WORK TO BE COMPLETED →
Rescale the entries from the line containing "How far from" through the end of the entries. Copy them out in full and change only the answers, multiplying every number in them (distances and pixel coordinates) by 0.45 and rounding each result to a whole number, with halves rounded up.

DATA FOR PROCESSING →
● ● ●
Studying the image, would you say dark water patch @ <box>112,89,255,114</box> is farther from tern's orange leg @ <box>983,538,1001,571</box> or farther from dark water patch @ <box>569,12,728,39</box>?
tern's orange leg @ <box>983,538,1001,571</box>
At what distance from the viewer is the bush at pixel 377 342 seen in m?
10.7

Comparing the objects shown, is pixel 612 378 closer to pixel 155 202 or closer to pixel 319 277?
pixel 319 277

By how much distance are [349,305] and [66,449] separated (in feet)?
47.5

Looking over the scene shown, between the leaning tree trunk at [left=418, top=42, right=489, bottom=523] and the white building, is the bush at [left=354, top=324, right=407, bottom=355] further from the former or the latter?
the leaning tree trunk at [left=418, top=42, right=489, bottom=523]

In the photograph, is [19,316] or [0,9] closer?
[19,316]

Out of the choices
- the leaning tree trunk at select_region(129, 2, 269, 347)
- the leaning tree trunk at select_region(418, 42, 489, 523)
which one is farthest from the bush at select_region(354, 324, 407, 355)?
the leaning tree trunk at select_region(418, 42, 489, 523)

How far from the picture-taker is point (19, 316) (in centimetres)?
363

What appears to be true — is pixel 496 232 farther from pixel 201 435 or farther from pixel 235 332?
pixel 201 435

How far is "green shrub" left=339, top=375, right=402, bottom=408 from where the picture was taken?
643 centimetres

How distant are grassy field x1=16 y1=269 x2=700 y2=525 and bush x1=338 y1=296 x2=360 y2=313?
● ● ●
EXERCISE OUTPUT →
How far from the picture-taker is point (19, 316) (in centimetres)?
163

What appears to be true — is pixel 496 232 farther from pixel 201 435 or farther from pixel 235 332?
pixel 90 196

How far is "green shrub" left=339, top=375, right=402, bottom=408 from where the picture was taken?
289 centimetres

How distant are grassy field x1=16 y1=269 x2=700 y2=525 and bush x1=338 y1=296 x2=360 y2=313?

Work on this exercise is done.